Un chocolat qui exploite tout le potentiel du fruit du cacao
En bref
- Des scientifiques de l'ETH Zurich ont mis au point un type de chocolat plus durable et plus nutritif que les variétés conventionnelles.
- Le chocolat aux fruits de cacao utilise de la gelée de fruits de cacao pour remplacer le sucre en poudre, ce qui permet de réduire la teneur en sucre et d'augmenter la valeur nutritionnelle du produit.
- Cette nouvelle recette de chocolat a également le potentiel de diversifier les sources de revenus des petits agriculteurs et petites agricultrices.

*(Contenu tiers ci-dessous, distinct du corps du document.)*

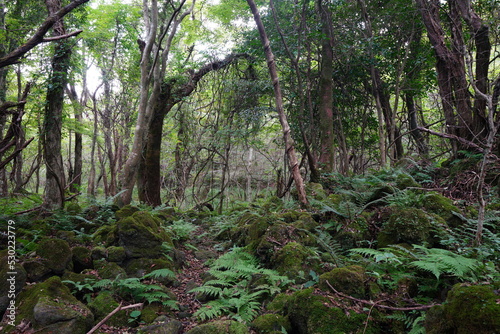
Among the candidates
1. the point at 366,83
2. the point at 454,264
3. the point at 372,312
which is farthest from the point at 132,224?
the point at 366,83

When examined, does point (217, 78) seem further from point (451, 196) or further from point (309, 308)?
point (309, 308)

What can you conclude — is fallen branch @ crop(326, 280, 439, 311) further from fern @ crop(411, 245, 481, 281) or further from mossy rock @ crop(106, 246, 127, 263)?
mossy rock @ crop(106, 246, 127, 263)

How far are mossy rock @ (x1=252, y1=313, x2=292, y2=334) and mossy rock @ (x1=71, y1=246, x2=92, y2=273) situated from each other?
106 inches

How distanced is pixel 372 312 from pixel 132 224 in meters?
3.73

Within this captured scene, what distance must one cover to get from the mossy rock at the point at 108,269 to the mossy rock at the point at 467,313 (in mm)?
3584

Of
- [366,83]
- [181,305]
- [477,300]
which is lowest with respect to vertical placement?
[181,305]

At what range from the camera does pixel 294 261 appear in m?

Pour beaucoup, le chocolat est un délice sucré : ses principaux composants sont la pâte de cacao et le beurre de cacao, qui sont extraits du fruit du cacao. Ce que l'on sait moins, en revanche, c'est que le fruit du cacao contient d'autres ingrédients précieux qui ont été sous-utilisés jusqu'à présent. Des chercheuses et chercheurs de l'ETH Zurich ont joint leurs forces à celles de l'industrie du chocolat pour étudier le potentiel d'utilisation maximale du fruit du cacao, ce qui augmenterait la rentabilité de la culture du cacao tout en faisant du chocolat un plaisir plus sain. Dans le cadre d'un projet Innosuisse, une équipe de recherche dirigée par Erich Windhab, professeur émérite à l'ETH Zurich, a collaboré avec la start-up Koa, qui se consacre à la culture durable des fruits du cacao, et le fabricant suisse de chocolat Felchlin pour développer une recette de chocolat aux fruits du cacao.
Trouver la recette parfaite
Kim Mishra, principal auteur de l'étude publiée dans Nature Food, explique que le fruit du cacao est similaire au melon miel : «Ces fruits ont des structures similaires. Tous deux ont une coque extérieure dure qui révèle la chair du fruit lorsqu'on l'ouvre, ainsi que les fèves de cacao ou les graines et la pulpe du melon à l'intérieur.» Le chocolat conventionnel n'utilise que les fèves, mais les scientifiques ont pu utiliser la chair et les parties de l'enveloppe du fruit - ou l'endocarpe, pour utiliser le terme propre au domaine - pour leur recette de chocolat cacao-fruit. Ils et elles la transforment en poudre et la mélangent à une partie de la pulpe pour former le gel de cacao. Ce gel est extrêmement sucré et peut remplacer le sucre en poudre que l'on ajoute habituellement au chocolat.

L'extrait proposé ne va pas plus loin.